[Entries from a dataset]
|---|

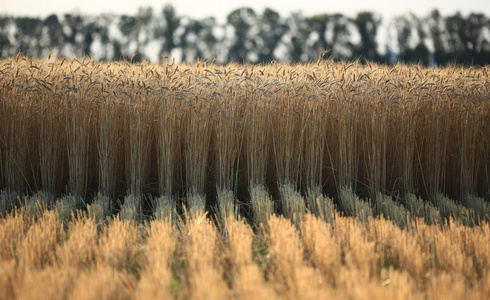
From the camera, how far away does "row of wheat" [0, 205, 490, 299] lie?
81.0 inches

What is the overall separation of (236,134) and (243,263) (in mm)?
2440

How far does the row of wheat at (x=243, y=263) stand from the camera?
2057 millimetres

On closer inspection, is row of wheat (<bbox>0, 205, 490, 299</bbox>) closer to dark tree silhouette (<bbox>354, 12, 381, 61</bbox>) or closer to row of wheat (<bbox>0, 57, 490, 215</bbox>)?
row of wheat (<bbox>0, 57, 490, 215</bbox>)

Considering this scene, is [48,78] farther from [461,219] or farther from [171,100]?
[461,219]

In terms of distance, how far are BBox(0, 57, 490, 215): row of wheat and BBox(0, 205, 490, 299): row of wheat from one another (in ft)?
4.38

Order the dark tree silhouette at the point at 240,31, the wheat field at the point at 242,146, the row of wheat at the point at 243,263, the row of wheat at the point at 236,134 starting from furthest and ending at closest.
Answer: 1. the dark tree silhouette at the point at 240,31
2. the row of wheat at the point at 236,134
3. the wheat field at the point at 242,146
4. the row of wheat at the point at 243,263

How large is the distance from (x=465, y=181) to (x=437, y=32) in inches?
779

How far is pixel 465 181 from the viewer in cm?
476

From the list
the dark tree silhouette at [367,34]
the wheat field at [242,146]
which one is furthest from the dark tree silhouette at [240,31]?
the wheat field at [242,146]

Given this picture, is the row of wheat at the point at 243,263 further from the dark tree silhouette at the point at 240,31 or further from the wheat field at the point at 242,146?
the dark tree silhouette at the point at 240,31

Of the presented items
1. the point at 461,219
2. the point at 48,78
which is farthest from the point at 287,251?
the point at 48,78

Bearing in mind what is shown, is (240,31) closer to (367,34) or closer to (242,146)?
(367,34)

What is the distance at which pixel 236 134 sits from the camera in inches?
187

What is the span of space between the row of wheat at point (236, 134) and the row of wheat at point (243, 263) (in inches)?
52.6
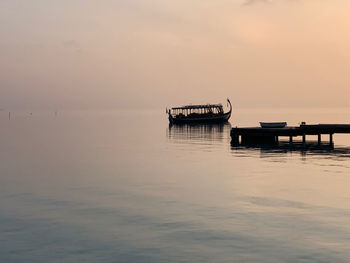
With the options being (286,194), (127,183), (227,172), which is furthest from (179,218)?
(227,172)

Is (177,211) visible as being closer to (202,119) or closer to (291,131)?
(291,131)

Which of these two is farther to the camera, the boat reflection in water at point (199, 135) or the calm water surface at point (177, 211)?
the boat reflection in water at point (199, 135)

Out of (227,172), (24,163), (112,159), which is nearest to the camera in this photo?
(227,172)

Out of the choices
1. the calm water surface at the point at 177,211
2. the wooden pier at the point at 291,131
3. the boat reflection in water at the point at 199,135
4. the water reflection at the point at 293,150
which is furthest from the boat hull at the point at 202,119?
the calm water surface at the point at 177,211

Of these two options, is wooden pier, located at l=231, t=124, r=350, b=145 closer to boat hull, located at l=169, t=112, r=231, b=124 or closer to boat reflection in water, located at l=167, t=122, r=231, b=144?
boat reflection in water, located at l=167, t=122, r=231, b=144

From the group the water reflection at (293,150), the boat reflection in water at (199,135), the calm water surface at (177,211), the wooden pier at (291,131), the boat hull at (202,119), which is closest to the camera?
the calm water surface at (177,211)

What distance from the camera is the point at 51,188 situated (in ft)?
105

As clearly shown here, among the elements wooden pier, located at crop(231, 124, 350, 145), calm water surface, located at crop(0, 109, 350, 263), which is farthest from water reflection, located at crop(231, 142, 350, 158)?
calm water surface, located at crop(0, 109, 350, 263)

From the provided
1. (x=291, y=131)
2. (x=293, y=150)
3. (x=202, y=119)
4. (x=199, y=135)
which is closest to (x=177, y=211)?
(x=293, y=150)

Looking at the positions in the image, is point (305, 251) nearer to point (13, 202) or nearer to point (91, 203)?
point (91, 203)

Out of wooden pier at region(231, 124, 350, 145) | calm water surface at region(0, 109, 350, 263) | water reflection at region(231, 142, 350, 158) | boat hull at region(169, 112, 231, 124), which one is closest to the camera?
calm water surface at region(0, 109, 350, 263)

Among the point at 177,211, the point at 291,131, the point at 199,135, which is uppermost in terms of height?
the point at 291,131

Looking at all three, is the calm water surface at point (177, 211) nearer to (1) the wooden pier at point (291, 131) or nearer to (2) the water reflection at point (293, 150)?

|---|

=== Task requirements ===
Quote every entry above word for word, omitting the pictures.

=== Exercise output ===
From the camera, how far away does "row of wheat" [0, 205, 490, 299] lie?
81.0 inches

What is the overall separation of (236,134) and (243,263) (in mm)?
2440

How far does the row of wheat at (x=243, y=263) stand from the camera?
2057 millimetres

On closer inspection, is row of wheat (<bbox>0, 205, 490, 299</bbox>) closer to dark tree silhouette (<bbox>354, 12, 381, 61</bbox>) or closer to row of wheat (<bbox>0, 57, 490, 215</bbox>)?
row of wheat (<bbox>0, 57, 490, 215</bbox>)

Considering this scene, is [48,78] farther from [461,219] or farther from [171,100]?
[461,219]

In terms of distance, how far are BBox(0, 57, 490, 215): row of wheat and BBox(0, 205, 490, 299): row of wheat from one another (in ft)?
4.38

Order the dark tree silhouette at the point at 240,31, the wheat field at the point at 242,146, the row of wheat at the point at 243,263, the row of wheat at the point at 236,134 starting from furthest and ending at closest.
Answer: 1. the dark tree silhouette at the point at 240,31
2. the row of wheat at the point at 236,134
3. the wheat field at the point at 242,146
4. the row of wheat at the point at 243,263

How large is the distance from (x=465, y=181) to (x=437, y=32) in inches?
779

How far is pixel 465 181 from the viewer in cm?
476

From the list
the dark tree silhouette at [367,34]
the wheat field at [242,146]
which one is furthest from the dark tree silhouette at [240,31]?
the wheat field at [242,146]

Given this picture, is the row of wheat at the point at 243,263 further from the dark tree silhouette at the point at 240,31 or further from the wheat field at the point at 242,146?
the dark tree silhouette at the point at 240,31

Of the presented items
1. the point at 461,219
2. the point at 48,78
which is farthest from the point at 287,251?
the point at 48,78

Bearing in mind what is shown, is (240,31) closer to (367,34) or closer to (242,146)?
(367,34)

What is the distance at which pixel 236 134 sits from the camera in inches?
187

What is the span of space between the row of wheat at point (236, 134) and the row of wheat at point (243, 263) (in inches)?
52.6
With the options being (286,194), (127,183), (227,172), which is furthest from (179,218)?
(227,172)

Is (177,211) visible as being closer to (202,119) or closer to (291,131)?
(291,131)

Which of these two is farther to the camera, the boat reflection in water at point (199, 135) or the calm water surface at point (177, 211)?
the boat reflection in water at point (199, 135)

Out of (227,172), (24,163), (112,159), which is nearest to the camera in this photo?
(227,172)

Out of the choices
1. the calm water surface at the point at 177,211
2. the wooden pier at the point at 291,131
3. the boat reflection in water at the point at 199,135
4. the water reflection at the point at 293,150
which is furthest from the boat hull at the point at 202,119?
the calm water surface at the point at 177,211

Of these two options, is wooden pier, located at l=231, t=124, r=350, b=145 closer to boat hull, located at l=169, t=112, r=231, b=124 or closer to boat reflection in water, located at l=167, t=122, r=231, b=144?
boat reflection in water, located at l=167, t=122, r=231, b=144

From the group the water reflection at (293,150), the boat reflection in water at (199,135), the calm water surface at (177,211), the wooden pier at (291,131), the boat hull at (202,119), which is closest to the camera?
the calm water surface at (177,211)

What distance from the camera is the point at 51,188 situated (in ft)?
105

As clearly shown here, among the elements wooden pier, located at crop(231, 124, 350, 145), calm water surface, located at crop(0, 109, 350, 263), which is farthest from water reflection, located at crop(231, 142, 350, 158)?
calm water surface, located at crop(0, 109, 350, 263)

From the provided
1. (x=291, y=131)
2. (x=293, y=150)
3. (x=202, y=119)
4. (x=199, y=135)
which is closest to (x=177, y=211)?
(x=293, y=150)

Looking at the positions in the image, is point (305, 251) nearer to point (13, 202) or nearer to point (91, 203)?
point (91, 203)

Out of wooden pier at region(231, 124, 350, 145) | calm water surface at region(0, 109, 350, 263) | water reflection at region(231, 142, 350, 158) | boat hull at region(169, 112, 231, 124), which one is closest to the camera?
calm water surface at region(0, 109, 350, 263)

Among the point at 177,211, the point at 291,131, the point at 199,135, which is uppermost in terms of height?
the point at 291,131

Looking at all three, is the calm water surface at point (177, 211) nearer to (1) the wooden pier at point (291, 131) or nearer to (2) the water reflection at point (293, 150)?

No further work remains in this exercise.